Write the records out again in full, word for word.

=== Begin Enclosure ===

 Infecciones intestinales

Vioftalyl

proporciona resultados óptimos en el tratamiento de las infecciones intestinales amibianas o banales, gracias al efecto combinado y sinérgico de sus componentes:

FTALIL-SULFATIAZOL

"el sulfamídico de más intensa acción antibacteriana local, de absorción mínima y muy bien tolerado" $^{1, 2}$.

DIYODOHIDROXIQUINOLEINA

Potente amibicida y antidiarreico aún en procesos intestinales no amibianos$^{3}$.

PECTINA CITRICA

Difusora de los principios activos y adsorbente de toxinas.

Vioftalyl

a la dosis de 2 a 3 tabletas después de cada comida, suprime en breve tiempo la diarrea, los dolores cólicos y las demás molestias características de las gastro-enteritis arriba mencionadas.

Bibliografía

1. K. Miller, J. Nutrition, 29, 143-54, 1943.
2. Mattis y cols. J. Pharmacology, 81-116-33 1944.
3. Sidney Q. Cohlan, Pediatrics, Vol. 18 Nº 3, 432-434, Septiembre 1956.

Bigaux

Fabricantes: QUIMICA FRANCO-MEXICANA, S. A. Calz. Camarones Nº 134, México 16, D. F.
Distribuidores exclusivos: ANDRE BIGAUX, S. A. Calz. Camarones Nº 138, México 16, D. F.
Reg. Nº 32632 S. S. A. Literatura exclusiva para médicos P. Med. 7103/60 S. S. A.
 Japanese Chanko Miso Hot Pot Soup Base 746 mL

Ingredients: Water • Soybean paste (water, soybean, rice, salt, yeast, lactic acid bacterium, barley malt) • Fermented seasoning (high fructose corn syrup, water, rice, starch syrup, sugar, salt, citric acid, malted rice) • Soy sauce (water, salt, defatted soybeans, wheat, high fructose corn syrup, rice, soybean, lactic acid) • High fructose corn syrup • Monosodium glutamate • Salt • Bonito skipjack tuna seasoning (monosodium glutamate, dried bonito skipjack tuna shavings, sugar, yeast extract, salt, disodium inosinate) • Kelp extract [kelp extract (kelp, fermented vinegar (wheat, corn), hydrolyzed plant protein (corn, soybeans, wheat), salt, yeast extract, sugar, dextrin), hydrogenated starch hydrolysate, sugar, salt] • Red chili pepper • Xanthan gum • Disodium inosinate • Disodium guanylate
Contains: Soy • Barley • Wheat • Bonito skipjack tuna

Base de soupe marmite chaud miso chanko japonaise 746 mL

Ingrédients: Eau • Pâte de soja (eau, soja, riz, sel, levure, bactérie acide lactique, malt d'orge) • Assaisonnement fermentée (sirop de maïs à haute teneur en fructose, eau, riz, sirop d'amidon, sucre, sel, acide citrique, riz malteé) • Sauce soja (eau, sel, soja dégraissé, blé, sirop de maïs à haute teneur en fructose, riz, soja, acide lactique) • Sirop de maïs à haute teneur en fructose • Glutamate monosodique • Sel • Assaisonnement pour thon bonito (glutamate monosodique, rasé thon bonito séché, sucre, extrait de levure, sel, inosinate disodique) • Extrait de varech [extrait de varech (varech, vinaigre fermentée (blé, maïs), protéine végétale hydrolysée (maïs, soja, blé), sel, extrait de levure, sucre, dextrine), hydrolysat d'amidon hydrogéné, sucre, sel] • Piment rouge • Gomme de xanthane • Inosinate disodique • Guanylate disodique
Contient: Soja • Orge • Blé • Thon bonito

=== End Enclosure ===

EXERCISE SOLUTION:
 Infecciones intestinales

Vioftalyl

proporciona resultados óptimos en el tratamiento de las infecciones intestinales amibianas o banales, gracias al efecto combinado y sinérgico de sus componentes:

FTALIL-SULFATIAZOL

"el sulfamídico de más intensa acción antibacteriana local, de absorción mínima y muy bien tolerado" $^{1, 2}$.

DIYODOHIDROXIQUINOLEINA

Potente amibicida y antidiarreico aún en procesos intestinales no amibianos$^{3}$.

PECTINA CITRICA

Difusora de los principios activos y adsorbente de toxinas.

Vioftalyl

a la dosis de 2 a 3 tabletas después de cada comida, suprime en breve tiempo la diarrea, los dolores cólicos y las demás molestias características de las gastro-enteritis arriba mencionadas.

Bibliografía

1. K. Miller, J. Nutrition, 29, 143-54, 1943.
2. Mattis y cols. J. Pharmacology, 81-116-33 1944.
3. Sidney Q. Cohlan, Pediatrics, Vol. 18 Nº 3, 432-434, Septiembre 1956.

Bigaux

Fabricantes: QUIMICA FRANCO-MEXICANA, S. A. Calz. Camarones Nº 134, México 16, D. F.
Distribuidores exclusivos: ANDRE BIGAUX, S. A. Calz. Camarones Nº 138, México 16, D. F.
Reg. Nº 32632 S. S. A. Literatura exclusiva para médicos P. Med. 7103/60 S. S. A.
 Japanese Chanko Miso Hot Pot Soup Base 746 mL

Ingredients: Water • Soybean paste (water, soybean, rice, salt, yeast, lactic acid bacterium, barley malt) • Fermented seasoning (high fructose corn syrup, water, rice, starch syrup, sugar, salt, citric acid, malted rice) • Soy sauce (water, salt, defatted soybeans, wheat, high fructose corn syrup, rice, soybean, lactic acid) • High fructose corn syrup • Monosodium glutamate • Salt • Bonito skipjack tuna seasoning (monosodium glutamate, dried bonito skipjack tuna shavings, sugar, yeast extract, salt, disodium inosinate) • Kelp extract [kelp extract (kelp, fermented vinegar (wheat, corn), hydrolyzed plant protein (corn, soybeans, wheat), salt, yeast extract, sugar, dextrin), hydrogenated starch hydrolysate, sugar, salt] • Red chili pepper • Xanthan gum • Disodium inosinate • Disodium guanylate
Contains: Soy • Barley • Wheat • Bonito skipjack tuna

Base de soupe marmite chaud miso chanko japonaise 746 mL

Ingrédients: Eau • Pâte de soja (eau, soja, riz, sel, levure, bactérie acide lactique, malt d'orge) • Assaisonnement fermentée (sirop de maïs à haute teneur en fructose, eau, riz, sirop d'amidon, sucre, sel, acide citrique, riz malteé) • Sauce soja (eau, sel, soja dégraissé, blé, sirop de maïs à haute teneur en fructose, riz, soja, acide lactique) • Sirop de maïs à haute teneur en fructose • Glutamate monosodique • Sel • Assaisonnement pour thon bonito (glutamate monosodique, rasé thon bonito séché, sucre, extrait de levure, sel, inosinate disodique) • Extrait de varech [extrait de varech (varech, vinaigre fermentée (blé, maïs), protéine végétale hydrolysée (maïs, soja, blé), sel, extrait de levure, sucre, dextrine), hydrolysat d'amidon hydrogéné, sucre, sel] • Piment rouge • Gomme de xanthane • Inosinate disodique • Guanylate disodique
Contient: Soja • Orge • Blé • Thon bonito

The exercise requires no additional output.